The insurance regulator framed stringent norms for ULIPs. "The entire sales focus has now moved to non-ULIP products," says an LIC official who asked not to be named. With lower advisor commissions and ULIP sales, new business premiums for the industry as a whole shrank 12 per cent in April-May 2011 compared to the previous year. Business dropped eight per cent for LIC, and 23 per cent for private insurers.

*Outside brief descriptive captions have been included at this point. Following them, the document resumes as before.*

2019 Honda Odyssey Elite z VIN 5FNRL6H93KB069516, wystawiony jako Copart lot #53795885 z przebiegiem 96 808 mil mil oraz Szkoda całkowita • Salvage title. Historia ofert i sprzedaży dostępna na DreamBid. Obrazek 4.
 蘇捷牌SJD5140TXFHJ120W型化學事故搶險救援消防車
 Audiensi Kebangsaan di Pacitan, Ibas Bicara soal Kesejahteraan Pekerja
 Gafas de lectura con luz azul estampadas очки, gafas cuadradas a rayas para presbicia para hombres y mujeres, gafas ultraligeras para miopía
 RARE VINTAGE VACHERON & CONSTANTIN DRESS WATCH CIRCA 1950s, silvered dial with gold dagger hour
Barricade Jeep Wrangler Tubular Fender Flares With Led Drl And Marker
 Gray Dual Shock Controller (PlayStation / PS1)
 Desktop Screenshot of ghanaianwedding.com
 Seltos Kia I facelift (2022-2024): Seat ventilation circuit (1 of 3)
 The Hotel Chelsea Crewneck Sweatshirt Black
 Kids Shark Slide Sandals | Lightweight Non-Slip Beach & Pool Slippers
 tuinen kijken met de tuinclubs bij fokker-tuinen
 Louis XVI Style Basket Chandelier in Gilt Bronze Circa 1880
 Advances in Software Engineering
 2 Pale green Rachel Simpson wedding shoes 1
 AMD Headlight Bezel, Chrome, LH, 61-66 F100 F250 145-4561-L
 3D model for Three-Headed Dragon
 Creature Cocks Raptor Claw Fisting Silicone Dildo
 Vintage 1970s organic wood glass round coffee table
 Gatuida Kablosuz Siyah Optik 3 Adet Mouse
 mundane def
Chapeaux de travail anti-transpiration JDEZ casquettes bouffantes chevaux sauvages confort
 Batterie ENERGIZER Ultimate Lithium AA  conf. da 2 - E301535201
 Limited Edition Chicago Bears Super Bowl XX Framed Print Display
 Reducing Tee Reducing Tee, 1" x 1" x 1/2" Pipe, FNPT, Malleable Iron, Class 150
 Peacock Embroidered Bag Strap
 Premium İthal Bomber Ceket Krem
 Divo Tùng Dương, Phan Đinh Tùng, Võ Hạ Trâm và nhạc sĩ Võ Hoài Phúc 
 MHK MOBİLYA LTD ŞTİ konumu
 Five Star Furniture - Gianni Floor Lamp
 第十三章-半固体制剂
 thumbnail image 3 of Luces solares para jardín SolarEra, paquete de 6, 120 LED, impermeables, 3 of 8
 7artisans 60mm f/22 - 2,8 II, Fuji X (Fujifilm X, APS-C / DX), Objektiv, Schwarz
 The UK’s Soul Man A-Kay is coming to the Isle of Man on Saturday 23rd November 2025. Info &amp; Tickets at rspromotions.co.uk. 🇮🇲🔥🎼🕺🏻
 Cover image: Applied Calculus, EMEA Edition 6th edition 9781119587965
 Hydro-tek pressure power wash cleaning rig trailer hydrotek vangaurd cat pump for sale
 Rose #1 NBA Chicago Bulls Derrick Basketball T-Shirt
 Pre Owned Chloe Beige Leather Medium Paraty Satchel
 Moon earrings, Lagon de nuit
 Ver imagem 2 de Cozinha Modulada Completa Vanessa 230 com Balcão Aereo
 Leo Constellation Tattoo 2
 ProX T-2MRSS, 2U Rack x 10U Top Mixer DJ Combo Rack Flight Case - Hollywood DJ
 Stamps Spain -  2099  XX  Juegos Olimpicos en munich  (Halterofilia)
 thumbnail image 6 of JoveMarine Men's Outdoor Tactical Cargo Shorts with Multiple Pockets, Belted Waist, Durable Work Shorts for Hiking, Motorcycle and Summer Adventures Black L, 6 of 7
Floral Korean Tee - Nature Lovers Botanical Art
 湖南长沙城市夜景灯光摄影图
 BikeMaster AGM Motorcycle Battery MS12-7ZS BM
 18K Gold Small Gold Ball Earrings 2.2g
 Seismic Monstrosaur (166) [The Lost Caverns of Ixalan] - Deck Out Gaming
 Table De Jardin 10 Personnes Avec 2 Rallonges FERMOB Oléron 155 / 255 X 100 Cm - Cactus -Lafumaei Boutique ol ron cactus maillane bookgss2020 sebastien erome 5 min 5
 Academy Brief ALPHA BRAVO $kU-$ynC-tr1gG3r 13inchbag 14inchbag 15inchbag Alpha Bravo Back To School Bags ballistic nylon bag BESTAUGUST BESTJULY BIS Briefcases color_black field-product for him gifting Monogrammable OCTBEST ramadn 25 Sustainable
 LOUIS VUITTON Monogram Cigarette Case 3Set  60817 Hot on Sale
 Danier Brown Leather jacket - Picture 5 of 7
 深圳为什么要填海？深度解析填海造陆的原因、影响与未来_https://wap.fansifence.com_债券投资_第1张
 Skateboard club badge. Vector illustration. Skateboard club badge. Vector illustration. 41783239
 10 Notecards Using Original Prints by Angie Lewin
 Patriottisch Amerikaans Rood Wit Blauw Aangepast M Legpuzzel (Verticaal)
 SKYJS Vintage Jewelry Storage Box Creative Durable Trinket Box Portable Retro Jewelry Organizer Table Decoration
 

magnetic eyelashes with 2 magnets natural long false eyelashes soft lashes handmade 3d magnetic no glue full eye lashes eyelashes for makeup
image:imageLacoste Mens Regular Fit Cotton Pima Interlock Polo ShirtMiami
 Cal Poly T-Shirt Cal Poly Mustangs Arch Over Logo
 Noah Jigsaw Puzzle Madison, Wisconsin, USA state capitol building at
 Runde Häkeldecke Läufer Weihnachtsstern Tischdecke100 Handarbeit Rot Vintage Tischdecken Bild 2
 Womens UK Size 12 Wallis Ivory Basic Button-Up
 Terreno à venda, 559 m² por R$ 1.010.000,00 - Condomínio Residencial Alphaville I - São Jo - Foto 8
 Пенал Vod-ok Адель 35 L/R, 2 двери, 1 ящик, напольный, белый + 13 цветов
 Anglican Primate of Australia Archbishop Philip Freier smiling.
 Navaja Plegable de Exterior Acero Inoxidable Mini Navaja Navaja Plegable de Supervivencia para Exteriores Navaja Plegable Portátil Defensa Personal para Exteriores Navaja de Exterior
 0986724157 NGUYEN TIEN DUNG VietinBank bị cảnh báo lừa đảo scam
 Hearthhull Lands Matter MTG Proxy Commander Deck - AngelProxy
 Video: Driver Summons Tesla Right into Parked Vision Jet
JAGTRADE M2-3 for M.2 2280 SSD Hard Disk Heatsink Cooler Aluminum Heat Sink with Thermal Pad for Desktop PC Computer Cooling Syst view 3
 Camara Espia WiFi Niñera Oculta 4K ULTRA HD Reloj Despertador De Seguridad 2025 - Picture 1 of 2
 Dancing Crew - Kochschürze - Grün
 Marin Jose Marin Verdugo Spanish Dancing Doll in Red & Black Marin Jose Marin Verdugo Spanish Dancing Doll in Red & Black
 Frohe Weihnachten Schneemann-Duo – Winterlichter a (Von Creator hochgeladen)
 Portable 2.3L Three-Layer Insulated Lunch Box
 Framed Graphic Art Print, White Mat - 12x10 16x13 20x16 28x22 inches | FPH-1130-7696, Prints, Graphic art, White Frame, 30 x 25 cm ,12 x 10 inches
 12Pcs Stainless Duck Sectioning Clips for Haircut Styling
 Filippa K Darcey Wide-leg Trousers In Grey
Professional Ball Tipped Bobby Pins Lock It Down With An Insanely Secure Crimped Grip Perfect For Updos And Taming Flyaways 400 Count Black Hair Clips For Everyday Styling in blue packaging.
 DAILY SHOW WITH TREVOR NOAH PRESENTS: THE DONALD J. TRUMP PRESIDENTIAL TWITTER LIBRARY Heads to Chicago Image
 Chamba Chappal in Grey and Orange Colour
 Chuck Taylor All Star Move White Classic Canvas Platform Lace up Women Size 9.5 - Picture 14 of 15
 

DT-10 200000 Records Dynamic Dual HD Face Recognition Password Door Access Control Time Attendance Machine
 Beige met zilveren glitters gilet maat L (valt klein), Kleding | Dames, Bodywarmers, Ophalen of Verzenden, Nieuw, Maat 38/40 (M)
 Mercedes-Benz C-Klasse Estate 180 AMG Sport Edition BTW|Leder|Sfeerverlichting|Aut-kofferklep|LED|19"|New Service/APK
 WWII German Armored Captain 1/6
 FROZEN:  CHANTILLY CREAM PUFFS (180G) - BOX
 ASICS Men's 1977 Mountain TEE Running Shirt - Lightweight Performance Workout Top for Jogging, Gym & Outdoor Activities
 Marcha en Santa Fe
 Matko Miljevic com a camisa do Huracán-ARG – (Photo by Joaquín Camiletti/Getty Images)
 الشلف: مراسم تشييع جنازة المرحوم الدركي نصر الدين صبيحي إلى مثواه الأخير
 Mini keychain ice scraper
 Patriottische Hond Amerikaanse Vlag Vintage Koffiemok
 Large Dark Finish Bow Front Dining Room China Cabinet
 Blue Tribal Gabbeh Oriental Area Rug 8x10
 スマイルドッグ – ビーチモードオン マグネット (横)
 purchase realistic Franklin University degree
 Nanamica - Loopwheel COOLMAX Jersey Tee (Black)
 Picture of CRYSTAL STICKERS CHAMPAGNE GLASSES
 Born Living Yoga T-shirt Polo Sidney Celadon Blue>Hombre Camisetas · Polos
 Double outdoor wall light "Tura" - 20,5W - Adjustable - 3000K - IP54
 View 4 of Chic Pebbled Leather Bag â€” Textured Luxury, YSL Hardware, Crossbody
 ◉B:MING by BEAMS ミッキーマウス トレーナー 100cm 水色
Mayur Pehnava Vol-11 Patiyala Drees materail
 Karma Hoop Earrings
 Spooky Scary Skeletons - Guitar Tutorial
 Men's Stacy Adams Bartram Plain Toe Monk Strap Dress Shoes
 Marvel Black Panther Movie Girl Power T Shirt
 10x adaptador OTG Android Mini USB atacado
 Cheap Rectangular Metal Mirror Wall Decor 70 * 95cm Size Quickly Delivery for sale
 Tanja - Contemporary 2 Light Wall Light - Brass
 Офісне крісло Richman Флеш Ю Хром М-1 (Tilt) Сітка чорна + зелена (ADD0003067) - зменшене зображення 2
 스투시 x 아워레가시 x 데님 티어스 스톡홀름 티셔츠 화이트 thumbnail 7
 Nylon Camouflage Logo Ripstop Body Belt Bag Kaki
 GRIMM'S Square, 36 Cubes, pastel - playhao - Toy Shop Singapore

LIC's nationwide sales force of 1.34 million advisors is just one of its strengths. "The government guarantee gives it the edge on private players," says the head of a private insurer. Of course, the guarantee does not come free. LIC is among India's largest institutional investors, and the biggest participant in state and public sector bond issues. Its i nvestments in 2009/10 were Rs 10.96 trillion, of which roughly 92 per cent was in securities, and 7.75 per cent was in loans. In 2009/10, LIC paid Rs 3,625 crore in taxes, and another Rs 1,030 crore was the government's five per cent share of LIC's life fund valuation surplus. So LIC not only insures lives, but also helps keep the economy healthy.